The Echinoid Directory

Rhopalocidaris Mortensen, 1927, p. 272

Diagnostic Features
  • Tests generally very small (< 20 mm diameter).
  • Apical disc dicyclic; genital plates similar in size. Plates sparsely tuberculate. About half the test diameter.
  • Interambulacra with large primary tubercle; tubercles perforate and non-crenulate with incised areoles.
  • Scrobicular tubercles not much differentiated but forming continuous circles on ambital plates; areoles coalesced on adoral plates; contiguous on ambital plates. Extrascrobicular tubercles present only on interradial side.
  • A prominent naked zone runs down the interradial and perradial zones.
  • Ambulacra almost straight-sided. Pore-pairs oblique and non-conjugate with interporal partition about as large as a single pore. Marginal tubercle on each plate plus a smaller secondary tubercle; the rest of the narrow perradial zone is naked and furrowed.
  • Peristome similar in diameter to apical disc; 7-9 ambulacral plates, uniserially arranged in each series. Interradial plates confined to outer part of membrane.
  • Primary spines long and strongly thorned in the basal part and less so distally, where the shaft may be weakly ribbed. Cortical hairs dense and well developed in between large thorns.

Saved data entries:
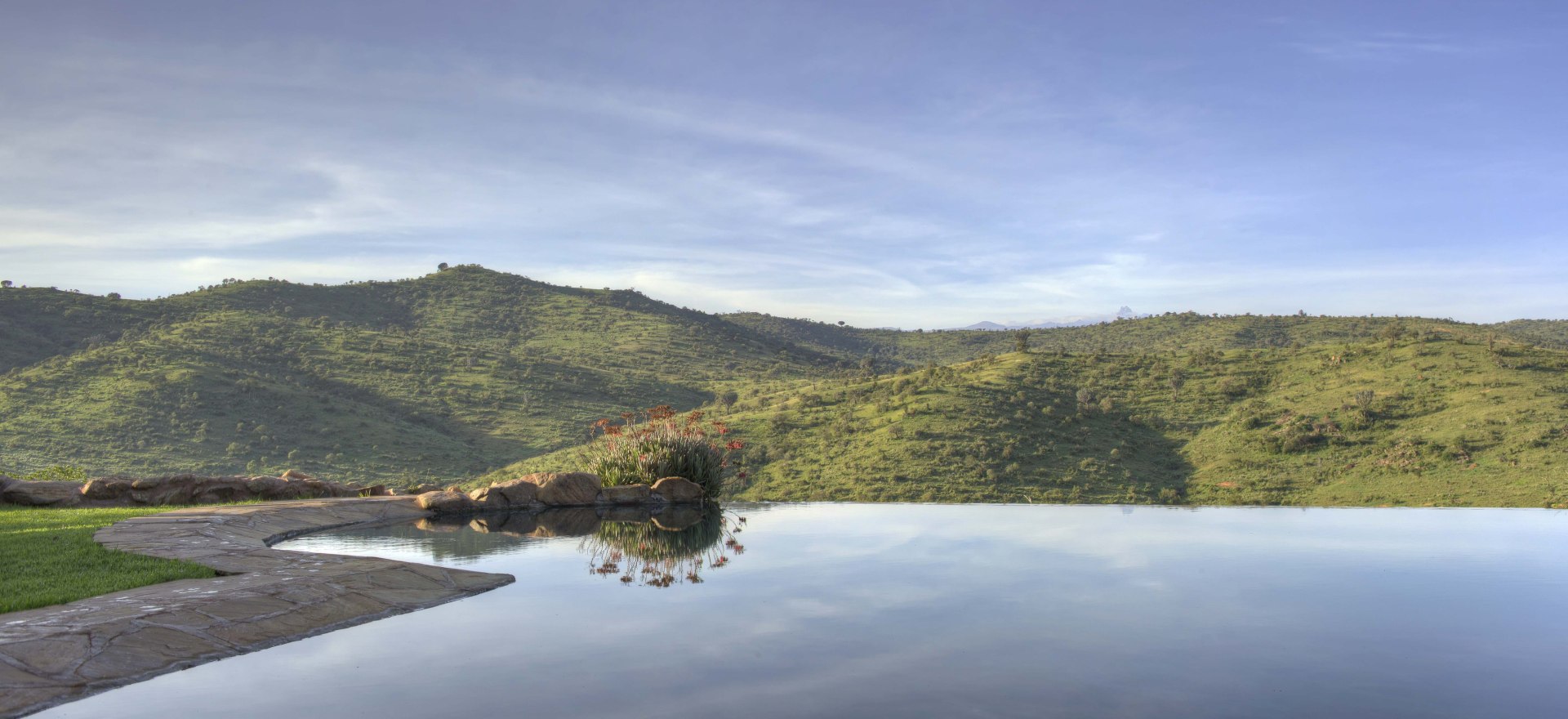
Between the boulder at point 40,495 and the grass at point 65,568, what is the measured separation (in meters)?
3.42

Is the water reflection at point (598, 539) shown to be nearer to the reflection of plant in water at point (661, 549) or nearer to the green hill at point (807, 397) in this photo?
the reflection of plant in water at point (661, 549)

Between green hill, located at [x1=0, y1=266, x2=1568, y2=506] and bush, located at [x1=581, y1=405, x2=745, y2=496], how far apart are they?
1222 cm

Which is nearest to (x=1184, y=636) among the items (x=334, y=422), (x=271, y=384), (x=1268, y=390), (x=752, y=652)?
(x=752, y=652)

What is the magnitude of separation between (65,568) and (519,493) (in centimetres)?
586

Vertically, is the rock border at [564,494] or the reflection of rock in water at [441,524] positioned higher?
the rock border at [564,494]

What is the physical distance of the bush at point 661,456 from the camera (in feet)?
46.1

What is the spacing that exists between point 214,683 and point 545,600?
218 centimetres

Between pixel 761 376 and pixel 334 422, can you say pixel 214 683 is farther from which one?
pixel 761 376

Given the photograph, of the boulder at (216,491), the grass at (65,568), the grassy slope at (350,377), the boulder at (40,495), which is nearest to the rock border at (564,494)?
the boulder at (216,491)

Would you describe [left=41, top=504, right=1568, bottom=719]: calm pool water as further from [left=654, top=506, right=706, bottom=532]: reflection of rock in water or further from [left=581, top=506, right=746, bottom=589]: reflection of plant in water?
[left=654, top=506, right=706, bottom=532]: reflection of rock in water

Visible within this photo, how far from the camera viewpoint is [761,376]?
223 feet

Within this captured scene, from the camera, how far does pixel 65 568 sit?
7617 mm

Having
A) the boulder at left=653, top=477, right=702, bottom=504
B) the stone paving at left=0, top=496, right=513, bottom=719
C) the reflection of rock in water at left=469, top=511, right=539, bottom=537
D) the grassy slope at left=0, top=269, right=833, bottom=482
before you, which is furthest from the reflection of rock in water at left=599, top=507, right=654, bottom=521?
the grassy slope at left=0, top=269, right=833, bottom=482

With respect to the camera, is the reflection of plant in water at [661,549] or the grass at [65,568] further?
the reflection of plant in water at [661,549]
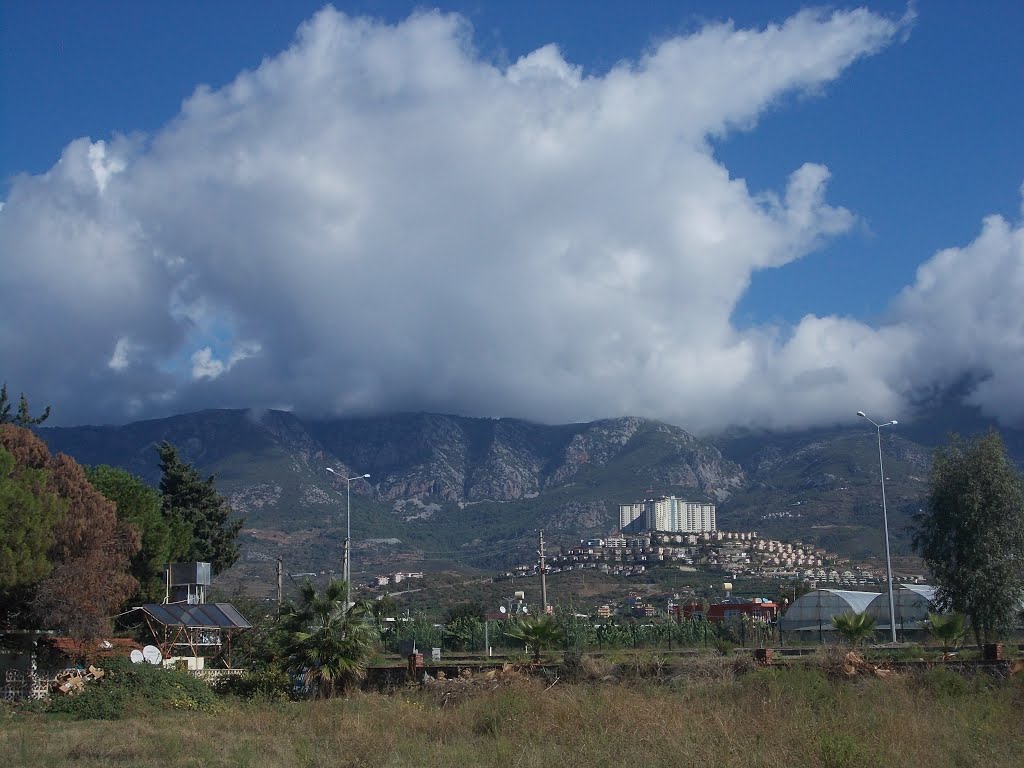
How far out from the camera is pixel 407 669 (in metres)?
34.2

Your goal:
Echo the part of the Rhopalocidaris description from "The Echinoid Directory" to "the test diameter.". The listing is separate material and has no connection to the Rhopalocidaris description.

Worked solution:
The Echinoid Directory

Rhopalocidaris Mortensen, 1927, p. 272

Diagnostic Features
  • Tests generally very small (< 20 mm diameter).
  • Apical disc dicyclic; genital plates similar in size. Plates sparsely tuberculate. About half the test diameter.